What you need to do →
1. Decide whether each statement agrees with the wedding venue letter, answering yes or no and quoting the words of the letter that settle it: (a) the couple accepted the venue owner's offer of her facility; (b) Moses's wife was a Cushite woman from Ethiopia; (c) Miriam was quarantined for ten days.
2. From the wedding venue letter, list every format in which the book The Joshua Factor is said to be available.
3. Please copy everything in the wedding venue letter from "In the 12th" down to "story moves on.".

** Given text follows **

Moses and the In-Laws

Dear Wedding Guests:

This past weekend I read a news story about a wedding venue in Mississippi that rejected a rental application from a couple for their nuptials. No, it wasn’t for a same-sex wedding. The couple was interracial (can anyone believe we’re still talking about this?). Surprised by the emailed rejection, the bride and her mother visited the venue to talk with the owner directly. They recorded her response, in which she gently and apologetically explained that it wasn’t about race, but that her Christian understanding was that same-sex couples and interracial couples were forbidden by the Bible and she was only standing firm in her faith.

A few days later, the venue owner sent a lengthy written apology saying that she had talked with her pastor and learned that the Bible did not forbid interracial marriage. She admitted she was wrong and offered her facility to the couple. They declined, having found an alternative space to celebrate their wedding, but did express their appreciation for the woman’s unambiguous change of heart.

I’m not sure what passages the proprietor’s pastor used to change her mind, but I would have chosen Numbers 12, a chapter I researched for my book, The Joshua Factor: Leadership Principles from an Ancient Warrior (Xlibris Press, ©2009, available in ebook, paperback and hardcover, please try not to order it from Amazon where my royalty is a fraction of what it would be if you order directly from the publisher, https://www.xlibris.com/Bookstore/BookDetail.aspx?BookId=SKU-0057969050, but I digress in shameless self-promotion).

In the 12th chapter of Numbers, Miriam and Aaron, Moses’s sister and brother, begin to make fun of their new sister-in-law. Moses had married a Cushite woman from the land of Ethiopia, unambiguously an African woman of dark skin. When Moses protests their insults about his wife, they mock him and claim their insights are just as spiritual as his. God calls out all three of them and tells them at the Tent of Meeting that Moses knew what he was doing. When God leaves, Miriam has leprosy and Aaron gives a panicked apology. In effect, God says, “Make fun of your sister-in-law’s skin? I’ll give you skin nobody wants!” Moses, being Moses, pleas with God to cure his sister, God tells him to quarantine her for seven days after which she is healed, and the story moves on.

** End of Given text **
** Provided data follows **

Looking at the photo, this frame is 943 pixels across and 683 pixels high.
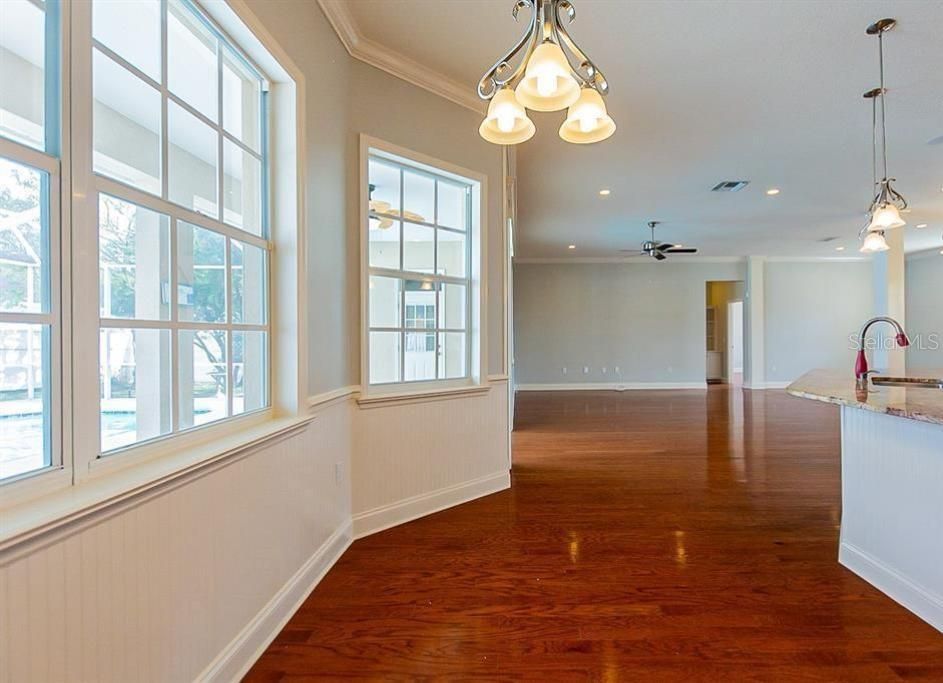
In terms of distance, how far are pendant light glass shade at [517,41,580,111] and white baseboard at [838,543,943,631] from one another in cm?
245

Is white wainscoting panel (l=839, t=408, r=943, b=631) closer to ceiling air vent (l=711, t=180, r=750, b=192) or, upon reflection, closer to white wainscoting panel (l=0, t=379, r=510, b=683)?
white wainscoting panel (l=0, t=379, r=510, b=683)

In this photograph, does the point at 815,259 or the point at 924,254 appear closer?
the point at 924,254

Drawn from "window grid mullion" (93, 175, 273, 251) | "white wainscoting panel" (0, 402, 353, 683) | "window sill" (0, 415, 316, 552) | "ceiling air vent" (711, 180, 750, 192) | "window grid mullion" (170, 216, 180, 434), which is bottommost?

** End of Provided data **
** Provided data follows **

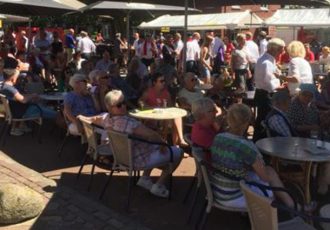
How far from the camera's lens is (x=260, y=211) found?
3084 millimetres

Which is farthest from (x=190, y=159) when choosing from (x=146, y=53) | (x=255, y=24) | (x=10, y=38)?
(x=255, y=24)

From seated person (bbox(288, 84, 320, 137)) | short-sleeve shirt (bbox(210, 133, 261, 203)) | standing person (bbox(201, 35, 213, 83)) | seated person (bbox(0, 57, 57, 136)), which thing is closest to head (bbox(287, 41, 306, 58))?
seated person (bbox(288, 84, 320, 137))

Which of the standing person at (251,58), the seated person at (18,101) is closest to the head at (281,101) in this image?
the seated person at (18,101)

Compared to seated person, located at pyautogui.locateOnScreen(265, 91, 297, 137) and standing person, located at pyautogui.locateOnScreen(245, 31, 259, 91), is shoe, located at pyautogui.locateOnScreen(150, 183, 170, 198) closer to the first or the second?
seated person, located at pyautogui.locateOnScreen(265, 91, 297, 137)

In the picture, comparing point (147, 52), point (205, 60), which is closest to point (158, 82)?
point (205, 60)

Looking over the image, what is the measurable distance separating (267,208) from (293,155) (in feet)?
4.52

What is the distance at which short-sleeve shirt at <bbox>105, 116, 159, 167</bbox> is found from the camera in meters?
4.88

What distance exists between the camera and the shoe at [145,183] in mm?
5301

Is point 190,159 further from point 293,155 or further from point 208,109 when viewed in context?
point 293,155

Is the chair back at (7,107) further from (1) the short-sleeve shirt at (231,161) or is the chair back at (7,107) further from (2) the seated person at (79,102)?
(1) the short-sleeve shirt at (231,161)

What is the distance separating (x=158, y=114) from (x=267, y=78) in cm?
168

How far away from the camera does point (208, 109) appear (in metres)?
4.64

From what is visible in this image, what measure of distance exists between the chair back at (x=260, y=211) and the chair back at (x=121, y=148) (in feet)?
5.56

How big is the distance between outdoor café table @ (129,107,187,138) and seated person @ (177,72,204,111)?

** End of Provided data **

Exercise results →
1.
(a) No: "They declined, having found an alternative space to celebrate their wedding"
(b) Yes: "Moses had married a Cushite woman from the land of Ethiopia"
(c) No: "quarantine her for seven days"

2. ebook, paperback, hardcover

3.
In the 12th chapter of Numbers, Miriam and Aaron, Moses’s sister and brother, begin to make fun of their new sister-in-law. Moses had married a Cushite woman from the land of Ethiopia, unambiguously an African woman of dark skin. When Moses protests their insults about his wife, they mock him and claim their insights are just as spiritual as his. God calls out all three of them and tells them at the Tent of Meeting that Moses knew what he was doing. When God leaves, Miriam has leprosy and Aaron gives a panicked apology. In effect, God says, “Make fun of your sister-in-law’s skin? I’ll give you skin nobody wants!” Moses, being Moses, pleas with God to cure his sister, God tells him to quarantine her for seven days after which she is healed, and the story moves on.